Logging - A Primer

Logging is the primary user interface for supporting and troubleshooting your system. It is critical that you get it right. I know this because I have gotten it wrong often enough. If you move to microservice architectures and containers, the criticality only increases because errors and anomalies are as distributed as your runtime. Here are some opinionated recommendations about how to not get it wrong.

Do not create your own logging framework. This is a solved problem and you have better things to work on ¹ . For most language ecosystems, there are probably multiple logging frameworks that you can choose. Pick one that is well supported or frequently used for your platform. Ideally, it will have the following capabilities:

Levels
Appenders
Layout formatting
Configurability
Runtime Modification

Levels allow you to log messages based on the importance of the information. Levels are additive, so if you have the DEBUG level turned on you get that plus everything more important. Most frameworks allow for five or more levels but in practice I’ve found two or three to be sufficient for most of my needs. Appenders define where the log information is sent. Again, most frameworks have a number of capabilities but I’ve found console, file, and syslog appenders to cover most use cases. Layout formatting allows you to specify the message structure and include details like thread information, timestamp, source location, and additional context info. Note that some of this can be expensive to calculate. Configurability is simply the ability to adjust all of these details, usually by way of a config file, environment variables or code. Runtime modification means you can update the configuration without restarting your application. Depending on your use case, this might fall in the ‘nice to have’ category.

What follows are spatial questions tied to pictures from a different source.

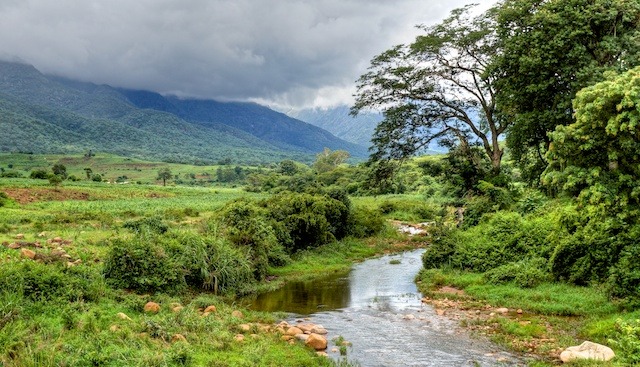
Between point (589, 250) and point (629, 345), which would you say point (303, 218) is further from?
point (629, 345)

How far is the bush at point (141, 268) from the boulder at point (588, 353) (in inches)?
582

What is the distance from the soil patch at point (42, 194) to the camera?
47656 millimetres

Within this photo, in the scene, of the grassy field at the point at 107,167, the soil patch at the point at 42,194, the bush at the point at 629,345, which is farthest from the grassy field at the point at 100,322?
the grassy field at the point at 107,167

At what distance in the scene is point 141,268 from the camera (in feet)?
63.3

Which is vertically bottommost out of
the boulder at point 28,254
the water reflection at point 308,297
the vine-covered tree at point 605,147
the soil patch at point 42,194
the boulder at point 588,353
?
the water reflection at point 308,297

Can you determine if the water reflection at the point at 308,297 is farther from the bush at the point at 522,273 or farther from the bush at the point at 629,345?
the bush at the point at 629,345

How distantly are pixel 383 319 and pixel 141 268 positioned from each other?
33.3 ft

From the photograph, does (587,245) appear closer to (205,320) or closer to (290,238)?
(205,320)

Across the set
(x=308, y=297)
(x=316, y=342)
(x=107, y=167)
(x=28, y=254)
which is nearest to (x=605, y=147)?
(x=316, y=342)

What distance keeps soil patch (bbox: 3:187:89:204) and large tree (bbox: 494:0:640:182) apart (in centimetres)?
4510

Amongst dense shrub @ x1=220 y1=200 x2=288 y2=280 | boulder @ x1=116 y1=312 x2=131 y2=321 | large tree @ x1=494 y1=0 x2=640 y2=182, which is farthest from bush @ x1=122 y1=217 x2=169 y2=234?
large tree @ x1=494 y1=0 x2=640 y2=182

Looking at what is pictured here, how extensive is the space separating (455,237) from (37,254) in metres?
21.4

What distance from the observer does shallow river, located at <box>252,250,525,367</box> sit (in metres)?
13.7

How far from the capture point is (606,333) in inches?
556
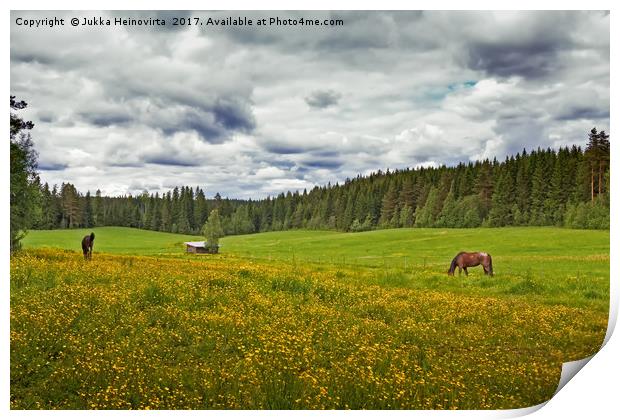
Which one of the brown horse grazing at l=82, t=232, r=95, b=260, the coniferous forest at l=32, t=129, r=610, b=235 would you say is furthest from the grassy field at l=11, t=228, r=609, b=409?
the coniferous forest at l=32, t=129, r=610, b=235

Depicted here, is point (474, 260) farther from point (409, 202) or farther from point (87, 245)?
point (87, 245)

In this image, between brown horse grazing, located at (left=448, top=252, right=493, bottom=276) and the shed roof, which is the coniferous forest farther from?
brown horse grazing, located at (left=448, top=252, right=493, bottom=276)

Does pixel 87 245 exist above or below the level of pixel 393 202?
below

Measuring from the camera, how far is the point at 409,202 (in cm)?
999

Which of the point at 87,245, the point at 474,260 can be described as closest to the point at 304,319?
the point at 474,260

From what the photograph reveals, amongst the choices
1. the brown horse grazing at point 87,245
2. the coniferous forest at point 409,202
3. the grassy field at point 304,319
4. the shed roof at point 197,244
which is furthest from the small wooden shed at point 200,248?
the brown horse grazing at point 87,245

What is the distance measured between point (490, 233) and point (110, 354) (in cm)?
738

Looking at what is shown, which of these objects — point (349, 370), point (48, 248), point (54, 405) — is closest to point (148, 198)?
point (48, 248)

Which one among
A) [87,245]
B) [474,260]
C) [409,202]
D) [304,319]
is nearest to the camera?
[304,319]

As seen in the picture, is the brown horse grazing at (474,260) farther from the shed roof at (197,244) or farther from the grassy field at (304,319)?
the shed roof at (197,244)

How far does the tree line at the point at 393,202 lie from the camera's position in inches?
328

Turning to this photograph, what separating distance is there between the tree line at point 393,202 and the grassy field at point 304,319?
0.31 m

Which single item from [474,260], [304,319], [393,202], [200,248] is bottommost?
[304,319]

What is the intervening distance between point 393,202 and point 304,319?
3566 millimetres
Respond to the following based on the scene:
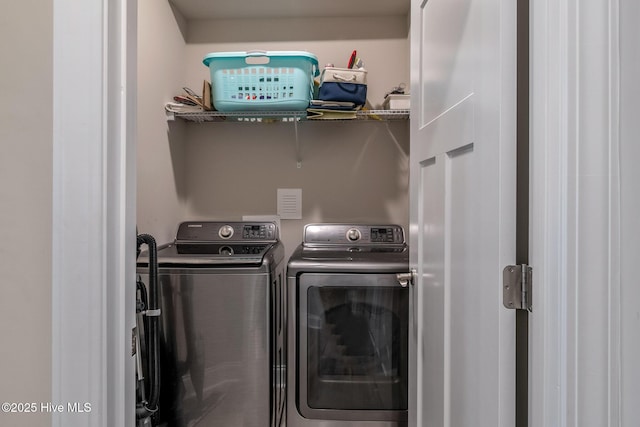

Picking your logging framework is the easy part. Now comes time to use it. Writing log messages should not be an afterthought. How you do this could make the difference between a critical outage being solved in minutes vs. it taking hours of chasing red herrings and rebooting the world. Clarity, conciseness and consistency matter. It’s a balancing act of conveying the necessary information without overwhelming the reader with the nonessential. This complicated by the fact that what’s necessary and what’s nonessential might vary depending on the circumstances. When authoring log messages, consider the following factors.

Context.

If you are writing a log message, it means you have something to say about the state of the program. As with all conversation, those of us on the other side really need for what you say to be useful and interesting. What isn’t useful is context-free information. Especially if that requires me to have a copy of the code open on the screen as well. It’s especially fun to turn on a lower logging level and see different varieties of “here” messages provide absolutely no assistance. No, my fellow programmer, you are not here. If you are, then you need to take over at this point because a problem has arisen and you did not have the foresight to make this easier. You had something to say when you wrote this, but you didn’t take into account that a future reader might not have the necessary level of familiarity to make sense of your babbling.

Noise

Your logging framework has log levels for a reason. Even if your message passes the context test, logging it at the wrong level isn’t helpful. Now you’ve just added details that we have to wade through to find useful information. Make sure that messages you log for a certain threshold are at the same approximate level of importance. You should be able to justify why a message exists and why it needs to be at the level you’ve set it at. And when I say justify it, I mean to an irritable systems engineer at 3:00 in the morning - the kind that maybe has personal problems and knows where you live.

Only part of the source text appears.